Massive demand for the silicon components used in AI data centres — especially memory chips, which are in short supply — has sent revenues soaring for firms that design, produce and assemble them.

Samsung’s value topped $1 trillion this month, followed by South Korean rival SK Hynix and US chipmaker Micron — newcomers to a previously exclusive club of around a dozen companies, nearly all American.

“An unprecedented wave of insatiable demand” for advanced memory chips has made SK Hynix and its peers “an indispensable backbone of the global AI infrastructure build-out”, said William Keating, head of semiconductor research firm Ingenuity.

In the US, employees often get stock options, a form of so-called “golden handcuffs” allowing workers to profit from share price gains over a set period of time.

 

Asia’s huge chip sector “is more dominated by labour unions”, said Neil Shah, co-founder of Counterpoint Research.

With Taiwan and South Korea home to most of the world’s chipmaking talent pool, engineers there hold “immense” leverage, said Shah.

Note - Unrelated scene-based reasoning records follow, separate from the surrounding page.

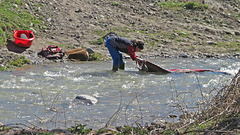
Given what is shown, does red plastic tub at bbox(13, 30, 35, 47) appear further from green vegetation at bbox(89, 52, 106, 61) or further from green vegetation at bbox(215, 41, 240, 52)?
green vegetation at bbox(215, 41, 240, 52)

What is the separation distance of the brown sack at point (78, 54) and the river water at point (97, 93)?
571mm

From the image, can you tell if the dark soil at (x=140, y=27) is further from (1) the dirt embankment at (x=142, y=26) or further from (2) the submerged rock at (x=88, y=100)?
(2) the submerged rock at (x=88, y=100)

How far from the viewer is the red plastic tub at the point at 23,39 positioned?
11953 millimetres

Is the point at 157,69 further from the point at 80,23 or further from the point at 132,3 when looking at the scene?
the point at 132,3

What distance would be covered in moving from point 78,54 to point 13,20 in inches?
124

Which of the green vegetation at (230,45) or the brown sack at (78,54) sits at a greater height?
the green vegetation at (230,45)

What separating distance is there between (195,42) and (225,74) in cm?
541

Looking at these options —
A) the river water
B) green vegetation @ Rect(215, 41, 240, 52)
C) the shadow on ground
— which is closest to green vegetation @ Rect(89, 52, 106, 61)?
the river water

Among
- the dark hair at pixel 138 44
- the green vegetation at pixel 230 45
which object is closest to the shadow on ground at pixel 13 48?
the dark hair at pixel 138 44

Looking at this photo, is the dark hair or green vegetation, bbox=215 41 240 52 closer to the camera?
the dark hair

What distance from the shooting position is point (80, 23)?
606 inches

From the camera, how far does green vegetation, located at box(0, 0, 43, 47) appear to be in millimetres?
12477

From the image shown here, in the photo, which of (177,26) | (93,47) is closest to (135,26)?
(177,26)

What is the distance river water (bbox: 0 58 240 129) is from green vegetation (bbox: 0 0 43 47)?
8.46 ft
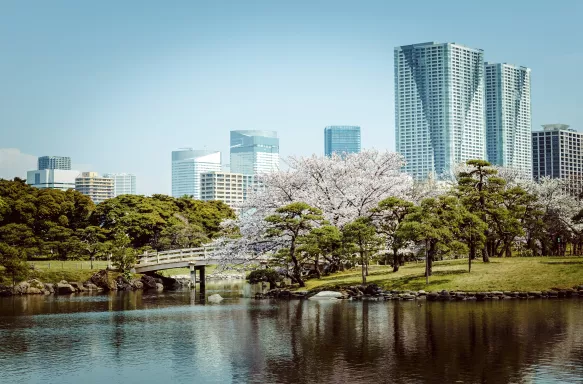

“This skilled labour force know they are indispensable, they are contributing to these larger margins,” he added.

Under the union deal, about 60% of Samsung’s domestic workforce is eligible to receive a bonus of roughly $370,000 this year, based on a market estimate of operating profit.

Workers at SK Hynix received bonuses more than three times larger than those paid by Samsung last year, according to Samsung’s union.

A Samsung strike “would almost certainly have been the biggest work stoppage in the history of the global semiconductor industry”, said South Korean researcher Kap Seol in an article for US magazine Jacobin.

In the chip world, “high pay and generous benefits often foster a sense of privilege and prestige” among workers, “despite their experience of chemically drenched working conditions, cutthroat competition and long, risky working hours”, he wrote.

There have also been reports of discontent over bonuses at Taiwan’s chip production giant TSMC, where AI demand has brought record profits.

“As the company continues to grow, we are highly confident that the full-year growth percentage of our employee profit-sharing… will surpass that of last year,” said TSMC in a statement.

TSMC boss CC Wei held a meeting recently to explain the bonus situation to staff. The atmosphere was “calm and friendly”, said a company spokesperson, adding that annual bonuses were set to grow “more than 30%” year-on-year.

The Samsung agreement is fuelling labour demands in other sectors across South Korea — with workers in industries from biotech and autos to shipbuilding asking for a larger share of corporate profits through bonuses.

According to Shah, in general terms, company shareholders reap the most from booming profits, followed by senior company executives and then employees with stock options.

Fourth are the chip engineers, some of whom are now demanding a greater share of the pie.

In the case of Californian AI chip titan Nvidia — the world’s most valuable company at more than $5 trillion — many employees with stock options became millionaires very quickly, said Shah.

“Many of them actually left and became investors” or simply chose to retire “on the beach”.